While Marvel Studios had no formal presence at San Diego Comic-Con this past weekend, Age of Ultron director, Joss Whedon, did show up to participate in a panel moderated by Zachary Levi for his site, NerdHQ. The Marvel movie visionary took a number of questions from the fan-filled audience, including one asking about the possibility of Age of Ultron’s deleted scenes providing fodder for a director’s cut. The answer was rather clear. According to Whedon:
It has always been my ambition never to do a director’s cut of anything and always to make the movie with the studio that we both want to make. Ultron was very complex and there was a lot of back-and-forth. My instinct is no. Just as an artist, I’m super fucking lazy and that sounds like it would be hard. I don’t think there’s interest in it, right now. You’ll see a bunch of stuff on the DVD in extras that were meant to be there.

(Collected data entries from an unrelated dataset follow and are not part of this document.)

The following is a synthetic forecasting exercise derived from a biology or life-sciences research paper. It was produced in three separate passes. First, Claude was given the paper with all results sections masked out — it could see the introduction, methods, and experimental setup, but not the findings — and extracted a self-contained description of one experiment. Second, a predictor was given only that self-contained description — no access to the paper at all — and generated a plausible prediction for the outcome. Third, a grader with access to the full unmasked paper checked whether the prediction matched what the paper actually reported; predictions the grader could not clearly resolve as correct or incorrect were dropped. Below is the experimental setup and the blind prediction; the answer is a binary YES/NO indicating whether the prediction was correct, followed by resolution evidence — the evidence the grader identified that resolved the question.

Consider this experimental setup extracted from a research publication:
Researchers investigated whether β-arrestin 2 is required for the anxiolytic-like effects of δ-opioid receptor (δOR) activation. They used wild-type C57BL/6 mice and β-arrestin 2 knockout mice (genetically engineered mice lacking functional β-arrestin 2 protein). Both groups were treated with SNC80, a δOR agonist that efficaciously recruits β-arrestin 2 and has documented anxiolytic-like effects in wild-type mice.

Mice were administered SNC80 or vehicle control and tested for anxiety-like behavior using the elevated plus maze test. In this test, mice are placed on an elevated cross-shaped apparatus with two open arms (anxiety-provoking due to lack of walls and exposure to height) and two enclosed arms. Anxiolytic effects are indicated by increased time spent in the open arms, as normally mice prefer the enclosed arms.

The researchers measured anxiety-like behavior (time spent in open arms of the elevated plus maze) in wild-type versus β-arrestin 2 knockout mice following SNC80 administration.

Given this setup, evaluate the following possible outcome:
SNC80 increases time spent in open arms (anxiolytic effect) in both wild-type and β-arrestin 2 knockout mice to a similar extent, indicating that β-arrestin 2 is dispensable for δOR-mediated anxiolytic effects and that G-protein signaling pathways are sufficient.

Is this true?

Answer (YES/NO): NO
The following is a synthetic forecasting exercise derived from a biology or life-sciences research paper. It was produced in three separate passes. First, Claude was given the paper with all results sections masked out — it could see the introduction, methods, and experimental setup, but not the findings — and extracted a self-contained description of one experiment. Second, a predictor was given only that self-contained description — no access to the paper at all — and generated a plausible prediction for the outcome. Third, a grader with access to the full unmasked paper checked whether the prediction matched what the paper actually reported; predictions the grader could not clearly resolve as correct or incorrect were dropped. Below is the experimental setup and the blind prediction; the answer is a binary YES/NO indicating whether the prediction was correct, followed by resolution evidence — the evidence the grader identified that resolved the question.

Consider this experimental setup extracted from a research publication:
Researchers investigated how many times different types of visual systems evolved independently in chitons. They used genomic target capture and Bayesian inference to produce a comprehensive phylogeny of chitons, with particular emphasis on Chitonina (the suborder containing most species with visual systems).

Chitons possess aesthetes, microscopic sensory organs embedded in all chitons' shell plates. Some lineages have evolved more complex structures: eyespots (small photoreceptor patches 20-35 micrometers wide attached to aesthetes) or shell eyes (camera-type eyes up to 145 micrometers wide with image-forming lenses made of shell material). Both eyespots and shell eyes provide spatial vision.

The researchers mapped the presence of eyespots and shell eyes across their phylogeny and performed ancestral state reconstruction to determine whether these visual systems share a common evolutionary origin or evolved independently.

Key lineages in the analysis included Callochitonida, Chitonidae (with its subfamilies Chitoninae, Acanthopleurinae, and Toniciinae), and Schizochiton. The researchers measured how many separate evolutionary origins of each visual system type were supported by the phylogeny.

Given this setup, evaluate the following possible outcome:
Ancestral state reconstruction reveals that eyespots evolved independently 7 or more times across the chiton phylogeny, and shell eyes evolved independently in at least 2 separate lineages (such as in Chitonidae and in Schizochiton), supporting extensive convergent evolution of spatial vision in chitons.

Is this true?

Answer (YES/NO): NO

While Whedon's comment on being lazy was rooted in humorous self-deprecation, he did stand firm with his intention to never amend his work. The primary reason that he cites for this unyielding position is that, for the most part, he feels that the narrative for AOU came together "very close" to the way that he hoped. While that might seem like a lofty goal for a film director the caliber of Whedon, it’s important to remember that, just as with 2012’s Avengers, he was placed in a collaborative scenario with an array of executives and producers to construct the latest cinematic centerpiece in a franchise that is worth billions to the Marvel/Disney conglomerate. Despite making loads of concession, Whedon seems satisfied with the end product. As he further explains:
If I tell a story, I want that to be the story I told. Ultron may have some transitions that I’m not 100% on board with. It’s also one of the most ridiculously personal things I’ve ever put on screen.

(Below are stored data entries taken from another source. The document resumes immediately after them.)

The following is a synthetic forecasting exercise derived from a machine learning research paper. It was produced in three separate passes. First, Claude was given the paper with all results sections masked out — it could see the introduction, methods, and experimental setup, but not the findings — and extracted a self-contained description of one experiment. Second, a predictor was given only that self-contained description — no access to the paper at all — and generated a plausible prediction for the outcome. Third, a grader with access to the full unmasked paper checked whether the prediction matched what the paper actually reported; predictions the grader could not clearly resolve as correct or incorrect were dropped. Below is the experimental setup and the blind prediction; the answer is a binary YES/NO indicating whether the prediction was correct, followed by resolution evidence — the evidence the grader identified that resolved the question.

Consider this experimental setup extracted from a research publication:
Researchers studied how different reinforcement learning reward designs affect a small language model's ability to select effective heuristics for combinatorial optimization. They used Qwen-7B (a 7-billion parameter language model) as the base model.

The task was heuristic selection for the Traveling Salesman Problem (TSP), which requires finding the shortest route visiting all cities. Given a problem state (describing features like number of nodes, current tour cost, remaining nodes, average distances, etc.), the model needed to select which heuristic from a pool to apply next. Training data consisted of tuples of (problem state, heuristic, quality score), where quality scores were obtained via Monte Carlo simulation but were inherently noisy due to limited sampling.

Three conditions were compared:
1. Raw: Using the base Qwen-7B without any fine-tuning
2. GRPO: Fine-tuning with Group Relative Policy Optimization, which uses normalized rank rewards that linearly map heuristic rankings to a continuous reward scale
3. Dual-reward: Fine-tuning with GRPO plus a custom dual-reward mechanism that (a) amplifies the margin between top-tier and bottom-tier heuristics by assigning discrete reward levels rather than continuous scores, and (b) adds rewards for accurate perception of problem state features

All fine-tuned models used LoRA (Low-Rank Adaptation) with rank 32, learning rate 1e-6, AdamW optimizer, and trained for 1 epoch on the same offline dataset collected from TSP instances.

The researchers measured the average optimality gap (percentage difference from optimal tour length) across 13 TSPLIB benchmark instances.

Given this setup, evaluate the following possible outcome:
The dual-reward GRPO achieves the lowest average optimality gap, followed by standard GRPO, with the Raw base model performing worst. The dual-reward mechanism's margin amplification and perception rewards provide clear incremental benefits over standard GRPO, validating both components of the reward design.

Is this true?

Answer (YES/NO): YES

As a consequence of its creative process, Age of Ultron, while being billed as a film written and directed by Joss Whedon, was actually more of a fusion of disparate concepts through which his original vision was filtered. Yet, Whedon compares a potential director's cut to his distaste of hearing remixes of familiar songs, which violates his own artistic outlook of leaving the end product of a work to stand as a reflection of the context in which it was created. Likewise, Whedon seems to look at AOU as a creation of an extremely personal process that, for better or worse, was artistically shaped by the concessions he made in the creative process. Plus, from a practical standpoint, he can take the fact that film currently stands at $1.3 billion as enough of a victory to move on and never look back.

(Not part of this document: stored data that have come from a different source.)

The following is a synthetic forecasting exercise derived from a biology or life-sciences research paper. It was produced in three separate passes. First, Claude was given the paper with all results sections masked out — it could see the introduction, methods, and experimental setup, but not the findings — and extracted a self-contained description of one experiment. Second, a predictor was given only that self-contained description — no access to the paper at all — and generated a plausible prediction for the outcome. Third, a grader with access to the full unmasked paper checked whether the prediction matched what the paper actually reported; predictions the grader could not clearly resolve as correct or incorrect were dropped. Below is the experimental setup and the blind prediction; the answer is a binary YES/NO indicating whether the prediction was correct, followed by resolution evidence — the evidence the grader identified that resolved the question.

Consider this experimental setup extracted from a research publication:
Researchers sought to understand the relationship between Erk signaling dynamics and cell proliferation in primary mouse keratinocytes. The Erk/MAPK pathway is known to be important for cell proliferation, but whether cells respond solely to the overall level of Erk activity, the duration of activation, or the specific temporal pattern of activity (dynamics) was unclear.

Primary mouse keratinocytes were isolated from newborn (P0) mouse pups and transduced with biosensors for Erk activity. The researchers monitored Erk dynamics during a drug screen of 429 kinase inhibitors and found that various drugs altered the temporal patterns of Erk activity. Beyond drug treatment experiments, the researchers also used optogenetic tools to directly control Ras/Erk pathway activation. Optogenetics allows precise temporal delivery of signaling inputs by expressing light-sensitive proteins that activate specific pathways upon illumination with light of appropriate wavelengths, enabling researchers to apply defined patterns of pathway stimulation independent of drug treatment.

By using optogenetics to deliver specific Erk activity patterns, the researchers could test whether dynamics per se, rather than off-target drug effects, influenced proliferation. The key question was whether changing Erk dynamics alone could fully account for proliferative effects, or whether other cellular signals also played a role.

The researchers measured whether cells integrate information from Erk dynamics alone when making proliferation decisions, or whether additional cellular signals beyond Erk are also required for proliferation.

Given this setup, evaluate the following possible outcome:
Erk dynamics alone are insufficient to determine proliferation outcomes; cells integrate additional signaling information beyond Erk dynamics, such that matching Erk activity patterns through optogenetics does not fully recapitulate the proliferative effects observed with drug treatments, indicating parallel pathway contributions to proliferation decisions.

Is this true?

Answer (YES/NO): NO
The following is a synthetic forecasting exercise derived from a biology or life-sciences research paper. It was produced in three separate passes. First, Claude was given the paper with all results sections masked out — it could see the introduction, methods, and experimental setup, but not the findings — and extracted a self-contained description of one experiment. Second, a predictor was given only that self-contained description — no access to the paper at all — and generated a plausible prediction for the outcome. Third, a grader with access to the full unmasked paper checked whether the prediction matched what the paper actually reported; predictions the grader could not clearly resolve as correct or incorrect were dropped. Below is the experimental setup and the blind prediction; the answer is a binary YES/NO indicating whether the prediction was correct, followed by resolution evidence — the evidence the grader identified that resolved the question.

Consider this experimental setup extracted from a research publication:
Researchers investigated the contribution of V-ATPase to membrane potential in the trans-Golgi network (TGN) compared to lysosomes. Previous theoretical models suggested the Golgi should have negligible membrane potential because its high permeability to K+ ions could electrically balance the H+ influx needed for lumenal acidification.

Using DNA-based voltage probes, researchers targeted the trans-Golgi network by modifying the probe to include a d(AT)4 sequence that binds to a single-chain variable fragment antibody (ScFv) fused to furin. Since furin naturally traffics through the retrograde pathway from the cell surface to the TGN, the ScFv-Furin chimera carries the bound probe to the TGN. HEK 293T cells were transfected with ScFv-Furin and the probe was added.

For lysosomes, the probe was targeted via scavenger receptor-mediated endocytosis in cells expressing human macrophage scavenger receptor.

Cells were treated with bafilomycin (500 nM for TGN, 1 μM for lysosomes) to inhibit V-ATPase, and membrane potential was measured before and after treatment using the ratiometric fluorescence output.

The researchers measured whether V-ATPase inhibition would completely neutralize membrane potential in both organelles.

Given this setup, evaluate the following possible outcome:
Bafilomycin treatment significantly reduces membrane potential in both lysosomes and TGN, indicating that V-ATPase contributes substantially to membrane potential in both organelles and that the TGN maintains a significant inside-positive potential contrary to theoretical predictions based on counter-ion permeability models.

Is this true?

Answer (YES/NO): YES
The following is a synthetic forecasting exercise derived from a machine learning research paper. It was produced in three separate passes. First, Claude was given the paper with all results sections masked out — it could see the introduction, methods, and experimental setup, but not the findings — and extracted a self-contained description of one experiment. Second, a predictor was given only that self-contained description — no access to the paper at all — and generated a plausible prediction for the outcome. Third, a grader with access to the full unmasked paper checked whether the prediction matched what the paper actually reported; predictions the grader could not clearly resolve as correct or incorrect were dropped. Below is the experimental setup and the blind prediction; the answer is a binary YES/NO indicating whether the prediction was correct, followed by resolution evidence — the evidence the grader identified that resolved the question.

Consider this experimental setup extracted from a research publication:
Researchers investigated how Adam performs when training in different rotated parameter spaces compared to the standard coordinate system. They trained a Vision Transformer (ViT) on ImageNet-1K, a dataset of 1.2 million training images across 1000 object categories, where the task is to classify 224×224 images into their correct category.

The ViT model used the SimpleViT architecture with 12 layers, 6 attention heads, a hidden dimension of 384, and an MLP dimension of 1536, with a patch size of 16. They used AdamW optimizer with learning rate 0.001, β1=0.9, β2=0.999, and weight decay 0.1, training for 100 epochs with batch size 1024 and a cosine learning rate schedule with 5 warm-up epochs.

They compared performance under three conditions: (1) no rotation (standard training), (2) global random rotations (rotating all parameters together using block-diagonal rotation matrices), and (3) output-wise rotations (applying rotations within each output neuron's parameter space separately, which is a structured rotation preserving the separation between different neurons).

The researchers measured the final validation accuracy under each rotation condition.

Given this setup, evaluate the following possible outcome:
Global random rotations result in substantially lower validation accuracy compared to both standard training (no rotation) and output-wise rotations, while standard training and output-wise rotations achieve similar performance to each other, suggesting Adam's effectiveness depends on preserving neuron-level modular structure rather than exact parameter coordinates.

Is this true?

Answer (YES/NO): YES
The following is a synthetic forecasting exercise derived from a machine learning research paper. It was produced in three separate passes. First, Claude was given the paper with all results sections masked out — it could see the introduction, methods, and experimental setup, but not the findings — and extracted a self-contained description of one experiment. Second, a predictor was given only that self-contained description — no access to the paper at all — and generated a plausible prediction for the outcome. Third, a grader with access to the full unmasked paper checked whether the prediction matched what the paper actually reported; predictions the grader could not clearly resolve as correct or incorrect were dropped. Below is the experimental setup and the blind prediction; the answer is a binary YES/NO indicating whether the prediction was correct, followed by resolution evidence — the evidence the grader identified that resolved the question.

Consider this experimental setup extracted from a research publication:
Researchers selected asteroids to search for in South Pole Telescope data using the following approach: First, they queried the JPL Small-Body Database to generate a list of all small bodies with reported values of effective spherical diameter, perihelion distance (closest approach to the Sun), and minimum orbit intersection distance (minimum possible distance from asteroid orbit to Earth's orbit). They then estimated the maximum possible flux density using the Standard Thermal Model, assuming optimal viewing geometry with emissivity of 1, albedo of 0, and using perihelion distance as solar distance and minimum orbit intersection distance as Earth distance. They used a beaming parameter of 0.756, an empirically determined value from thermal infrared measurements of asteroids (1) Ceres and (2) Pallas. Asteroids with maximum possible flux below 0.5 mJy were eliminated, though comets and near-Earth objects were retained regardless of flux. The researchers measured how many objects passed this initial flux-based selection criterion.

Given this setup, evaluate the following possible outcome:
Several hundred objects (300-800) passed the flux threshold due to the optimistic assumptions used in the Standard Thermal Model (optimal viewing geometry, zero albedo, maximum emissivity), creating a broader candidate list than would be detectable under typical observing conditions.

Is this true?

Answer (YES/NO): NO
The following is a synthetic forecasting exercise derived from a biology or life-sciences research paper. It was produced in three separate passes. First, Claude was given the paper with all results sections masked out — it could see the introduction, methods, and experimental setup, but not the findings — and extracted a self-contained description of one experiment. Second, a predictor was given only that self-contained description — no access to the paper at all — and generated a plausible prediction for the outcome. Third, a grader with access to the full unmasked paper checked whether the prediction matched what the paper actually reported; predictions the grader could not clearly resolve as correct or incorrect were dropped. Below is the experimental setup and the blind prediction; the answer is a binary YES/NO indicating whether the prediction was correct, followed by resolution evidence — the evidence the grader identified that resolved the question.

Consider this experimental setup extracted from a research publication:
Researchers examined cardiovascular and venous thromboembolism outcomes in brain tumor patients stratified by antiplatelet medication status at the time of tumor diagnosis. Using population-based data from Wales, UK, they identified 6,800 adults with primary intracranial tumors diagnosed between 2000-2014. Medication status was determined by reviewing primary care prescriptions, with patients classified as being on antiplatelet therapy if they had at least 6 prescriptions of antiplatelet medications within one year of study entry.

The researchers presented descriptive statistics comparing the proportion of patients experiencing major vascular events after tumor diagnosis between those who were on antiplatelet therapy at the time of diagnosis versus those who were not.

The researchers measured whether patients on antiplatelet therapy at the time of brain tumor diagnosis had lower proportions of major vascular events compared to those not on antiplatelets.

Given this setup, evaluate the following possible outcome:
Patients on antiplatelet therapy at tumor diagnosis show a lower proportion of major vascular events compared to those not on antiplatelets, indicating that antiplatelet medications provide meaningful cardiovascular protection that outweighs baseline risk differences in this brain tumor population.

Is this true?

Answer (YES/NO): NO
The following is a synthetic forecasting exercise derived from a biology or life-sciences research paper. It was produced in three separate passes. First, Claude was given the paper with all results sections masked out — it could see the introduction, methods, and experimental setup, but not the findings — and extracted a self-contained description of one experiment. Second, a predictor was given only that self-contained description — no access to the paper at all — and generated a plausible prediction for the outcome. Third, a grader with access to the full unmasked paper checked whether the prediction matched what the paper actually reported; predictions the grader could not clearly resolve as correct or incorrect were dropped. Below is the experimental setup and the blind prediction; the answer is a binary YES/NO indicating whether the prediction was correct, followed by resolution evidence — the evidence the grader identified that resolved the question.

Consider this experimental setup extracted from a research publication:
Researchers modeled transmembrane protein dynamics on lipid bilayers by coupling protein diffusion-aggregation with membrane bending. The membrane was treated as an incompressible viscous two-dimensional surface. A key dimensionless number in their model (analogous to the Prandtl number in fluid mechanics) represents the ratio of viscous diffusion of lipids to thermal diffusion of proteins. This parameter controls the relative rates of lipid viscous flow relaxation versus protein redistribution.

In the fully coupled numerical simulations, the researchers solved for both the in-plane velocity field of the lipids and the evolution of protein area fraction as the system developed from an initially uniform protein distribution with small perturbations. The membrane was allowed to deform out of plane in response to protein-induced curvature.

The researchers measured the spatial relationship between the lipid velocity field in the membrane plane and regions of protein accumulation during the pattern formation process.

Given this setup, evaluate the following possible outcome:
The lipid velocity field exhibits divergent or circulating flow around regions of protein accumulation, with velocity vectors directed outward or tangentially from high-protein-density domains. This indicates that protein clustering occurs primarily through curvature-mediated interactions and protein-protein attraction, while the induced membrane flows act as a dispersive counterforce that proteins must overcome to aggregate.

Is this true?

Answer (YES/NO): YES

While the news that we’ll never see scenes like Loki’s cut cameo or Black Widow’s big moment armed to the teeth with heavy duty hardware integrated into any version of the film, Whedon does make it clear that the DVD/Blu-ray will nevertheless provide those likely non-canonical moments in the Marvel mega-movie. However, seeing as Avengers: Age of Ultron only made its debut at theaters back in May, an official date has not yet been named for that highly-anticipated home release.